Source document:
- - -
More importantly, says Szalay, biotech companies don’t want to create the perception that they’re using people’s pets merely as tools for advancing human medicine. “We’ve come to the realization that animals also need our help,” he says.
Ogilvie began recruiting dogs for a trial of Genelux’s veterinary drug, called V-VET1, in late June. Both V-VET1 and its human counterpart, GL-ONC1, are modified versions of vaccinia, the virus that causes cowpox and is the basis of the smallpox vaccine in humans. Genelux modified the virus to boost its therapeutic ability, Szalay says, and to imbue it with targeting and diagnostic capabilities. V-VET1 and GL-ONC1 were constructed to be able to locate, burrow into, and then destroy tumor cells while leaving healthy tissues intact. The drugs also have light-emitting properties that allow oncologists to track their activity in the body using imaging technologies.
Genelux scientific advisory board member Yumon Fong, chief of gastric and mixed tumor service at Memorial Sloan-Kettering Cancer Center in New York, says the idea of using viruses to kill cancer cells—a field of research known as oncolytic virology—has been around for several decades. But only recently has genetic engineering advanced to the point where viruses can be modified to be made safe and to carry extra tumor-killing payloads. And because vaccinia doesn’t normally affect humans (or dogs for that matter), it may score extra points on the safety front. “Vaccinia as a smallpox vaccine has been given to millions of people in the western world,” he says. “Therefore to talk to regulatory agencies about it is reasonably straightforward.”
The initial Genelux dog trial will enroll 25 canines with a variety of tumors, Ogilvie says. Chance, for example, has a relatively common tumor type called an adenocarcinoma under his tail.
- - -
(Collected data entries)
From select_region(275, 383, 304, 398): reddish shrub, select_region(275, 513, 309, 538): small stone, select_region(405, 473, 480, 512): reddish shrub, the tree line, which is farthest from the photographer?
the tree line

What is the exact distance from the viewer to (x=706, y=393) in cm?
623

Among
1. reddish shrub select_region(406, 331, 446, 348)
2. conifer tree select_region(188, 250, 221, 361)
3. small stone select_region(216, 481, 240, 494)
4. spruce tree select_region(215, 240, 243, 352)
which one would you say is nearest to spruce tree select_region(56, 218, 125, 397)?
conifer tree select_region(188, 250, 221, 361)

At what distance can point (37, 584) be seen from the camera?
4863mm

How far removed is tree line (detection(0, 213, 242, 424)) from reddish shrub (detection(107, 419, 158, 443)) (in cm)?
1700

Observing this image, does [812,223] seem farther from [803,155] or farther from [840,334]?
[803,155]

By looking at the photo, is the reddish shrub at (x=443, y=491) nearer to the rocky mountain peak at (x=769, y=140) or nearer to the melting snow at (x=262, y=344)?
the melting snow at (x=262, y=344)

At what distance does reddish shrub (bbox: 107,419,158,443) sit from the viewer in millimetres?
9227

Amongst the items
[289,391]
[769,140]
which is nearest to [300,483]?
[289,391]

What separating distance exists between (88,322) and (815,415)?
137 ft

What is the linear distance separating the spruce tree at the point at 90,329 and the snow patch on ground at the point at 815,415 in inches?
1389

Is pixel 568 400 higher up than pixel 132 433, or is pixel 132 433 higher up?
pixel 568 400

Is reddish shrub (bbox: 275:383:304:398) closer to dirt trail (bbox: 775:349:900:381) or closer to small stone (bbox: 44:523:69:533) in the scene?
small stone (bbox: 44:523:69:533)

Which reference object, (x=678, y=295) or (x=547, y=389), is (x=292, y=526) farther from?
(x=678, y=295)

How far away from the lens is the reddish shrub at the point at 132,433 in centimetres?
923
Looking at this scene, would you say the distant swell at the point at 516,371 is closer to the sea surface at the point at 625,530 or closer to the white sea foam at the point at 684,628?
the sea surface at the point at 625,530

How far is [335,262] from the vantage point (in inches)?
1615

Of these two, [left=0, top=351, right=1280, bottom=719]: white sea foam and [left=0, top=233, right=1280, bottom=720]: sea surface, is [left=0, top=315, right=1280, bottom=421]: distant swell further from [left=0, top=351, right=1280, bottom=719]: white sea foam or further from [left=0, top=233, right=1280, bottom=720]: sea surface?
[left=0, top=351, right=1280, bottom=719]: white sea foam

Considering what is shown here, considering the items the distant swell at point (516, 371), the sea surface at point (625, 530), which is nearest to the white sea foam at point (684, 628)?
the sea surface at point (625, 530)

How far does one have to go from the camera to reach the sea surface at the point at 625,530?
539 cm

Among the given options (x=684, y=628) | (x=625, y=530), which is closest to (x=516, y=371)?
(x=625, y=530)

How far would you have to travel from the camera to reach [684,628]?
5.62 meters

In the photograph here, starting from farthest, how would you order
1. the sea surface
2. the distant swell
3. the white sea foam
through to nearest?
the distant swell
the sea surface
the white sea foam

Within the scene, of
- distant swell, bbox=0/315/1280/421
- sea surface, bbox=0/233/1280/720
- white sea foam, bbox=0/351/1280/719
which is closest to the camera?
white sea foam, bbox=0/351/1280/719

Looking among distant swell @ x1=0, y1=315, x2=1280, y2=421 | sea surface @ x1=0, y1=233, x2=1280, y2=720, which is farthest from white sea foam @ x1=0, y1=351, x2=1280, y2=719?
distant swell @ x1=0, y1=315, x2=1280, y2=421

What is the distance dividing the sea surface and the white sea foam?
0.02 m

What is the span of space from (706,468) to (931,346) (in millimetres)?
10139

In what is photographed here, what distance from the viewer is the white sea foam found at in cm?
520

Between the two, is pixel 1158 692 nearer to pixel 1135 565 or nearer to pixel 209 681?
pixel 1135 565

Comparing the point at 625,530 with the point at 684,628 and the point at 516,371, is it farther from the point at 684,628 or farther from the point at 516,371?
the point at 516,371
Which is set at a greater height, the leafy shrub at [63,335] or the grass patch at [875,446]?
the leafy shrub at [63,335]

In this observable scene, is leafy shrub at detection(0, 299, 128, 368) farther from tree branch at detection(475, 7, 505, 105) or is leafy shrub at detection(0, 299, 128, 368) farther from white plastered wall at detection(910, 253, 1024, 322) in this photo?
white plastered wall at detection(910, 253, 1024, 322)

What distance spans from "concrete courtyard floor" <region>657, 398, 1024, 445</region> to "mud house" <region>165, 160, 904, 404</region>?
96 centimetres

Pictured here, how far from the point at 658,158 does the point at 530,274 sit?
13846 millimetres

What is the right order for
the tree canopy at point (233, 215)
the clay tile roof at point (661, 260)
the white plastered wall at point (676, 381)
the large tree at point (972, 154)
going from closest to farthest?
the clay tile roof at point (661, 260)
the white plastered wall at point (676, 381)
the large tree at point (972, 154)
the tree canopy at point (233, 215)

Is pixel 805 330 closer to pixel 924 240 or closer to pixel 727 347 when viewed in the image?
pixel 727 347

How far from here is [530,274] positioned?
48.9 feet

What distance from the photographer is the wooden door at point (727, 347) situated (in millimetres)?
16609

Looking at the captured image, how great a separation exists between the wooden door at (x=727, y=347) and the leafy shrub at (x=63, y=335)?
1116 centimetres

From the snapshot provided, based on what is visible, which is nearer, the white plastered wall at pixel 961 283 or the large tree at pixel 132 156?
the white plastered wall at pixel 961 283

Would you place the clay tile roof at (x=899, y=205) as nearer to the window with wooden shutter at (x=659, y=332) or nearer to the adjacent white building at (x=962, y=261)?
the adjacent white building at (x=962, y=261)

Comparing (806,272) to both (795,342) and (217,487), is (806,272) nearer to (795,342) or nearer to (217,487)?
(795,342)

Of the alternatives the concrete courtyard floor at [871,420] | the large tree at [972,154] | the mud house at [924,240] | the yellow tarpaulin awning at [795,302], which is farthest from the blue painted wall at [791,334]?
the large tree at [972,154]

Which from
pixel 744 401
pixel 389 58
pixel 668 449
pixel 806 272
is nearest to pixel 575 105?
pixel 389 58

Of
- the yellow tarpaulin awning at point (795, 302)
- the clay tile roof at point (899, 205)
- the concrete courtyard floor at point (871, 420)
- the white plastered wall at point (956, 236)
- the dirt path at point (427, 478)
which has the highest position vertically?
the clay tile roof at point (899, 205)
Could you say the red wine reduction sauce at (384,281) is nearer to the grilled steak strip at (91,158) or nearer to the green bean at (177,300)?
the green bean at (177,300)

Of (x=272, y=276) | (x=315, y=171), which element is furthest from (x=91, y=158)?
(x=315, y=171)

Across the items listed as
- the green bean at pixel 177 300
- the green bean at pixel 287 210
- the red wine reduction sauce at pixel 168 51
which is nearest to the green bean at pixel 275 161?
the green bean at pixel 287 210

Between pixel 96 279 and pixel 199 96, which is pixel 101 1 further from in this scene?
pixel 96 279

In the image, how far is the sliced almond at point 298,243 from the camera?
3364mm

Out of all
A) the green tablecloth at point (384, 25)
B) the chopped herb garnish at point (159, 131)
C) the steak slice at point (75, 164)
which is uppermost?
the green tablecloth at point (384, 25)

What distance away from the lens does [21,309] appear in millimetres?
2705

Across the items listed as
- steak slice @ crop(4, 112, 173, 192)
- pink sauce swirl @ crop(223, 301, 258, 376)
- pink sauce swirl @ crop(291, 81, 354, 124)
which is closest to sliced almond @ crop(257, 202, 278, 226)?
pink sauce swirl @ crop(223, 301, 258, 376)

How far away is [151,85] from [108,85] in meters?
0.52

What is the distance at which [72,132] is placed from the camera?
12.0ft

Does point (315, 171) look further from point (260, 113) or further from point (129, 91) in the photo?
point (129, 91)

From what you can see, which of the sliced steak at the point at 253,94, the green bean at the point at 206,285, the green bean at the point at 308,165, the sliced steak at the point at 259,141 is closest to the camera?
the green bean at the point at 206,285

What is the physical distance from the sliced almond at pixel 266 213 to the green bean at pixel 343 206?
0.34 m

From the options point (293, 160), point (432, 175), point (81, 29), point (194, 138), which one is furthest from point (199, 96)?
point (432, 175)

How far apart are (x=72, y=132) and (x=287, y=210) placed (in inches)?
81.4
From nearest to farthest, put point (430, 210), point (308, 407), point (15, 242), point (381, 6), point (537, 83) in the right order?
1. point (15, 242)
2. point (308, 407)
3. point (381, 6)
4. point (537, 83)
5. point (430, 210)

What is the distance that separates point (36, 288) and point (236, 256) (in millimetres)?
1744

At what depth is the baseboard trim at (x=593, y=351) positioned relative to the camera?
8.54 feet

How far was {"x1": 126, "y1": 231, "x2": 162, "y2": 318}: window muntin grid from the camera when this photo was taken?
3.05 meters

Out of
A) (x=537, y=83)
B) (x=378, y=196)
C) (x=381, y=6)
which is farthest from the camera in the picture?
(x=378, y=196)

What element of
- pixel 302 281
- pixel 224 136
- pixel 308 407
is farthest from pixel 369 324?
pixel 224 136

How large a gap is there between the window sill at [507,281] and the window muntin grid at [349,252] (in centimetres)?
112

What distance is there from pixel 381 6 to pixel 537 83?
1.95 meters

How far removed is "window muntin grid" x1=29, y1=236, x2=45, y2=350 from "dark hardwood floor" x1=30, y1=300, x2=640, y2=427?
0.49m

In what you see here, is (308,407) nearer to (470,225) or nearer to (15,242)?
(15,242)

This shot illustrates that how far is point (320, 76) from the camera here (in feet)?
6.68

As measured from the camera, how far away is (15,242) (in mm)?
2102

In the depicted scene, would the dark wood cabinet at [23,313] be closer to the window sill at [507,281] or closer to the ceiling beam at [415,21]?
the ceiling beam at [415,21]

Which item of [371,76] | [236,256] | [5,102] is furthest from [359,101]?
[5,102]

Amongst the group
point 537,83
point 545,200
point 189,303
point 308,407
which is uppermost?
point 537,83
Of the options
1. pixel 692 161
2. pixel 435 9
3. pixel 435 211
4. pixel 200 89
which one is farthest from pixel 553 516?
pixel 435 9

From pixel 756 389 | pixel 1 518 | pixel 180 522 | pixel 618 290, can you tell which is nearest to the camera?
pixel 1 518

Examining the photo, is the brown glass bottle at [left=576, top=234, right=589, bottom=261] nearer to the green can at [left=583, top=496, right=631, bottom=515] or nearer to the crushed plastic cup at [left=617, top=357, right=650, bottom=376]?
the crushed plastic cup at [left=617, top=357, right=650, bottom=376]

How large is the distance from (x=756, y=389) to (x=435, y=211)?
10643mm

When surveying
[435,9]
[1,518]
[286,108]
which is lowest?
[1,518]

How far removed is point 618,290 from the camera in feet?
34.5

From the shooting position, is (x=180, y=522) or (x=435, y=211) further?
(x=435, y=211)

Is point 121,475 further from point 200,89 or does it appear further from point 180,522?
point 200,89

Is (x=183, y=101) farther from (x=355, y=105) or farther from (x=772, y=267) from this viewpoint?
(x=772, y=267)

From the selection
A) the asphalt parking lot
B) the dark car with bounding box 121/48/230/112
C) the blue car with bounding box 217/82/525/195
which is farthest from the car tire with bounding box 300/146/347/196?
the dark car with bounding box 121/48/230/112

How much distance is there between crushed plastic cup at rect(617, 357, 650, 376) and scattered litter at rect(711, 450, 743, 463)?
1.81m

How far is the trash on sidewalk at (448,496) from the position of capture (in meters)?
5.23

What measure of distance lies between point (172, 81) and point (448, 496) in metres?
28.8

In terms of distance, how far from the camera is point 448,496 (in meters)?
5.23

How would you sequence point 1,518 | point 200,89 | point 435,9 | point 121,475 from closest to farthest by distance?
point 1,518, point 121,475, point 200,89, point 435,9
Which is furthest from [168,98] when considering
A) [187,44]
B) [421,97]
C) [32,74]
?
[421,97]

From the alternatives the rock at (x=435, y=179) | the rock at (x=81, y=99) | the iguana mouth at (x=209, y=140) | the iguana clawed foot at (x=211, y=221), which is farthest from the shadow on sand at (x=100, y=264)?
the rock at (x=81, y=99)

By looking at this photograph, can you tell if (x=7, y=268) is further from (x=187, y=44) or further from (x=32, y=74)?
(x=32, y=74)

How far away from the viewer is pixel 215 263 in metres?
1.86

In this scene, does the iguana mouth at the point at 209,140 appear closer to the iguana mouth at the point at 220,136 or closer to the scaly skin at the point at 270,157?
- - -
Work task: Set down word for word the part of the article on the Genelux dog trial that opens with the words containing "Ogilvie began recruiting" and closes with "using imaging technologies.".

Expected answer:
Ogilvie began recruiting dogs for a trial of Genelux’s veterinary drug, called V-VET1, in late June. Both V-VET1 and its human counterpart, GL-ONC1, are modified versions of vaccinia, the virus that causes cowpox and is the basis of the smallpox vaccine in humans. Genelux modified the virus to boost its therapeutic ability, Szalay says, and to imbue it with targeting and diagnostic capabilities. V-VET1 and GL-ONC1 were constructed to be able to locate, burrow into, and then destroy tumor cells while leaving healthy tissues intact. The drugs also have light-emitting properties that allow oncologists to track their activity in the body using imaging technologies.